Hardware wallets our salvation in such situations, well, or at least Metamask, but certainly not a private key to access the wallet through MEW.

[feny.blackpink]

Popular Ethereum wallet interface MyEtherWallet has succumbed to a DNS hijacking attack that allowed a hacker to redirect users to a malicious version of the website.

The MEW confirmed that this was not their fault and was trying their best to identify the attacked server to fix things as soon as possible.
This topic is rapidly spreading on the Reddit forum. The attacking IP address seems to come from Russia. At the time of writing, 25,000 ETH ($ 17 million) has been stolen.

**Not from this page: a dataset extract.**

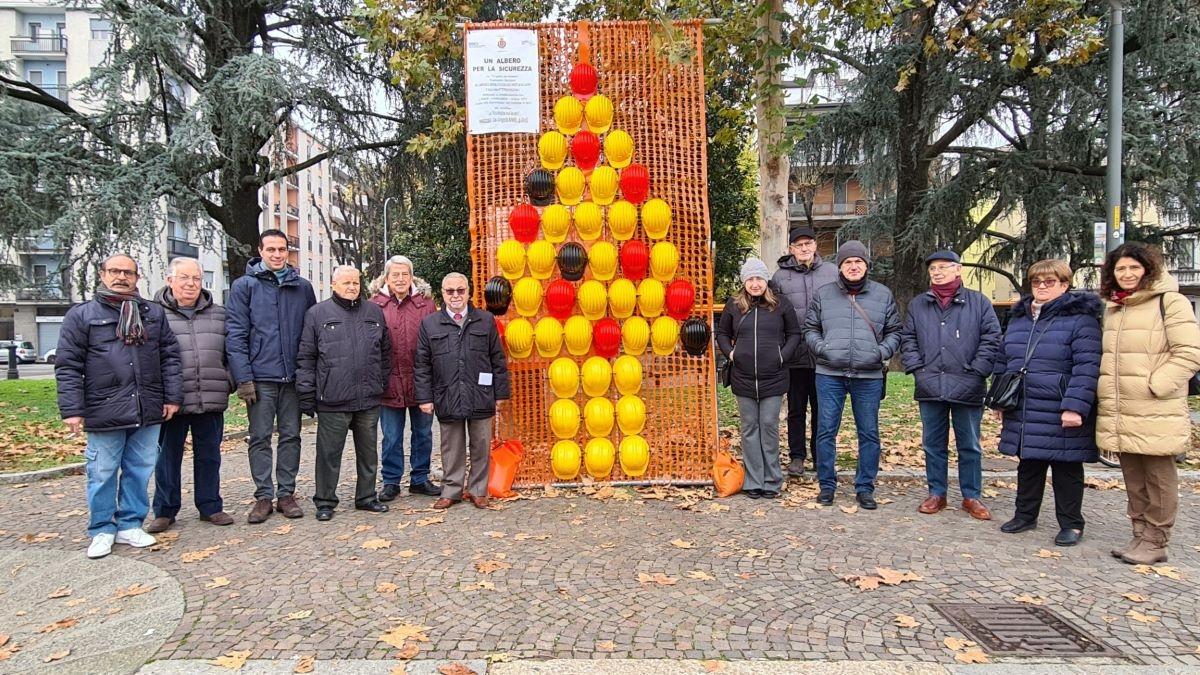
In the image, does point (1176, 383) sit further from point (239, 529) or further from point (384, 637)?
point (239, 529)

It is highly recommend that everyone be careful when using the MEW wallet and follow the security instructions by MEW wallet. In other words, you are advised to integrate Metamask into login and make direct transactions via Metamask. If you want to check your balance, visit https://etherscan.io/, which means you do not have to log into MyEtherwallet.com anymore, so you will avoid the hidden potential risk here.

Rothscoin team.

Yes it is not the MEW side fault. but maybe in the future, can they have a 2fa authentication for login into MEW ?
i think it is necessary to develop some security system on the web wallet such as MEW.